INFORMATION PROVIDED.
%%

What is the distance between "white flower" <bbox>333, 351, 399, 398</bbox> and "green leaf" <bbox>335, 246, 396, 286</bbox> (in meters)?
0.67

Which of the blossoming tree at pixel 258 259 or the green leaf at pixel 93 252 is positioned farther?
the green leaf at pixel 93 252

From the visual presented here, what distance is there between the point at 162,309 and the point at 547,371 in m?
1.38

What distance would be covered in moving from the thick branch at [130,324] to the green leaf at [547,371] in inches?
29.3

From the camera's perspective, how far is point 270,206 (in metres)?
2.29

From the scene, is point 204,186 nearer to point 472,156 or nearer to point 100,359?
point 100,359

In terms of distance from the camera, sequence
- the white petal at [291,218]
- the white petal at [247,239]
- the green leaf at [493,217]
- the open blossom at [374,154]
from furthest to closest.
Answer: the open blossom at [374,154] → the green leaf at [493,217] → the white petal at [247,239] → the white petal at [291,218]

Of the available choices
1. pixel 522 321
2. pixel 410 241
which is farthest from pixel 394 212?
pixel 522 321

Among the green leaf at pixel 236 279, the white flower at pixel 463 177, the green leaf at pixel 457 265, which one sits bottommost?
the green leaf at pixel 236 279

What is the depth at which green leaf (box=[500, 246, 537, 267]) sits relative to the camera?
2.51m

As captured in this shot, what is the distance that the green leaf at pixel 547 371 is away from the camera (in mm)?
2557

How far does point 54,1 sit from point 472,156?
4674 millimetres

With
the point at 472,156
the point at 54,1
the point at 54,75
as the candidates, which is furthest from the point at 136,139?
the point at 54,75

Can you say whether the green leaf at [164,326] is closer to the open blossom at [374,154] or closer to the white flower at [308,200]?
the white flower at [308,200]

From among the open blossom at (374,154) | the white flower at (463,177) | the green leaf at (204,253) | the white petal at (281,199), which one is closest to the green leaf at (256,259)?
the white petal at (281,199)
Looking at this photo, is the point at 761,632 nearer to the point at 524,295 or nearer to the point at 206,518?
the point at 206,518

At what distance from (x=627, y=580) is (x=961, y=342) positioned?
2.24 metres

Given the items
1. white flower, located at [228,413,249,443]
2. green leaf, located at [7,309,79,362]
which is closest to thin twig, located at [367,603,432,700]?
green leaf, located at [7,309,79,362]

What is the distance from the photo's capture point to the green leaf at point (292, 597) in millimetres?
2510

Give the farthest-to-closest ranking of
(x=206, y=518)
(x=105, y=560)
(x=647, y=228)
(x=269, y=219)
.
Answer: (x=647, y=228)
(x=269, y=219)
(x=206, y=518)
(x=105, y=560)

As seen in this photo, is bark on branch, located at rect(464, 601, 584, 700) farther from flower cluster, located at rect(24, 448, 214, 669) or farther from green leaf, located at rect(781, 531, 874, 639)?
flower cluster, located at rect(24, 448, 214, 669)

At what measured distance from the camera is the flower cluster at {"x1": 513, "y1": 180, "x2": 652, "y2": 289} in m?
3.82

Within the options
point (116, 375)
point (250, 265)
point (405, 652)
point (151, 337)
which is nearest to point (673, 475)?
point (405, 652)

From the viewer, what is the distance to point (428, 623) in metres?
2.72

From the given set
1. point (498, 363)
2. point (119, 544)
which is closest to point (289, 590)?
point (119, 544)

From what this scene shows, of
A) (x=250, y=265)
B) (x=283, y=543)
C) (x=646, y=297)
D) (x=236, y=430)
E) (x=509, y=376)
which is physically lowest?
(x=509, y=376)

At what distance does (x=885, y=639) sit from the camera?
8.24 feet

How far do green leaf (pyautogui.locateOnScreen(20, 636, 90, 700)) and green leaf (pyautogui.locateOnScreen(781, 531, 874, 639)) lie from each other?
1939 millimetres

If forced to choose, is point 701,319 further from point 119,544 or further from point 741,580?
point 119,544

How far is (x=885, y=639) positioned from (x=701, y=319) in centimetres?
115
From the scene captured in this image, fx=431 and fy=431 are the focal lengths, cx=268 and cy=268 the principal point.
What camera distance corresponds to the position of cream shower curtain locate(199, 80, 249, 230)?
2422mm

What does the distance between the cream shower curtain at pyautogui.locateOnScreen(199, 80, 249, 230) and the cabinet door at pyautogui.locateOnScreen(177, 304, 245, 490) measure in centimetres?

%%

EXERCISE OBJECTIVE.
Can you copy all of the data above line for line, changing nothing?

WRITTEN SOLUTION.
What is the distance between "white flower" <bbox>333, 351, 399, 398</bbox> and "green leaf" <bbox>335, 246, 396, 286</bbox> (in meters)?
0.67

Which of the blossoming tree at pixel 258 259 or the green leaf at pixel 93 252 is positioned farther?
the green leaf at pixel 93 252

From the visual presented here, what distance is there between the point at 162,309 and the point at 547,371 in m?
1.38

What distance would be covered in moving from the thick branch at [130,324] to the green leaf at [547,371] in inches?
29.3

From the camera's perspective, how far is point 270,206 (in metres)?
2.29

From the scene, is point 204,186 nearer to point 472,156 or nearer to point 100,359?
point 100,359

In terms of distance from the camera, sequence
- the white petal at [291,218]
- the white petal at [247,239]
- the green leaf at [493,217]
- the open blossom at [374,154]
from furthest to closest.
Answer: the open blossom at [374,154] → the green leaf at [493,217] → the white petal at [247,239] → the white petal at [291,218]

Of the available choices
1. pixel 522 321
2. pixel 410 241
which is farthest from pixel 394 212?
pixel 522 321

Among the green leaf at pixel 236 279, the white flower at pixel 463 177, the green leaf at pixel 457 265, which one sits bottommost?
the green leaf at pixel 236 279

What is the depth at which green leaf (box=[500, 246, 537, 267]) sits relative to the camera?
2.51m

As captured in this shot, what is the distance that the green leaf at pixel 547 371 is away from the camera (in mm)?
2557

How far does point 54,1 sit from point 472,156?
4674 millimetres

With
the point at 472,156
the point at 54,1
the point at 54,75
as the candidates, which is furthest from the point at 136,139?
the point at 54,75

Can you say whether the green leaf at [164,326] is closer to the open blossom at [374,154] or closer to the white flower at [308,200]?
the white flower at [308,200]

From among the open blossom at (374,154) | the white flower at (463,177) | the green leaf at (204,253) | the white petal at (281,199), which one is closest to the green leaf at (256,259)?
the white petal at (281,199)
Looking at this photo, is the point at 761,632 nearer to the point at 524,295 or nearer to the point at 206,518?
the point at 206,518

At what distance from (x=627, y=580) is (x=961, y=342) positioned?
2.24 metres

Given the items
1. white flower, located at [228,413,249,443]
2. green leaf, located at [7,309,79,362]
which is closest to thin twig, located at [367,603,432,700]?
green leaf, located at [7,309,79,362]

What is the distance from the photo's capture point to the green leaf at point (292, 597) in millimetres?
2510

Give the farthest-to-closest ranking of
(x=206, y=518)
(x=105, y=560)
(x=647, y=228)
(x=269, y=219)
.
Answer: (x=647, y=228)
(x=269, y=219)
(x=206, y=518)
(x=105, y=560)

As seen in this photo, is bark on branch, located at rect(464, 601, 584, 700) farther from flower cluster, located at rect(24, 448, 214, 669) or farther from green leaf, located at rect(781, 531, 874, 639)?
flower cluster, located at rect(24, 448, 214, 669)

At what measured distance from the camera is the flower cluster at {"x1": 513, "y1": 180, "x2": 652, "y2": 289} in m?
3.82

Within the options
point (116, 375)
point (250, 265)
point (405, 652)
point (151, 337)
which is nearest to point (673, 475)?
point (405, 652)

From the viewer, what is the distance to point (428, 623) in metres?
2.72

From the given set
1. point (498, 363)
2. point (119, 544)
which is closest to point (289, 590)?
point (119, 544)

From what this scene shows, of
A) (x=250, y=265)
B) (x=283, y=543)
C) (x=646, y=297)
D) (x=236, y=430)
E) (x=509, y=376)
which is physically lowest?
(x=509, y=376)

At what distance does (x=885, y=639) sit from the camera?
8.24 feet

How far do green leaf (pyautogui.locateOnScreen(20, 636, 90, 700)) and green leaf (pyautogui.locateOnScreen(781, 531, 874, 639)) lie from each other?
1939 millimetres

If forced to choose, is point 701,319 further from point 119,544 or further from point 741,580?
point 119,544

How far is (x=885, y=639) positioned from (x=701, y=319) in centimetres?
115
From the scene captured in this image, fx=431 and fy=431 are the focal lengths, cx=268 and cy=268 the principal point.
What camera distance corresponds to the position of cream shower curtain locate(199, 80, 249, 230)?
2422mm

What does the distance between the cream shower curtain at pyautogui.locateOnScreen(199, 80, 249, 230) and the cabinet door at pyautogui.locateOnScreen(177, 304, 245, 490) measure in centimetres?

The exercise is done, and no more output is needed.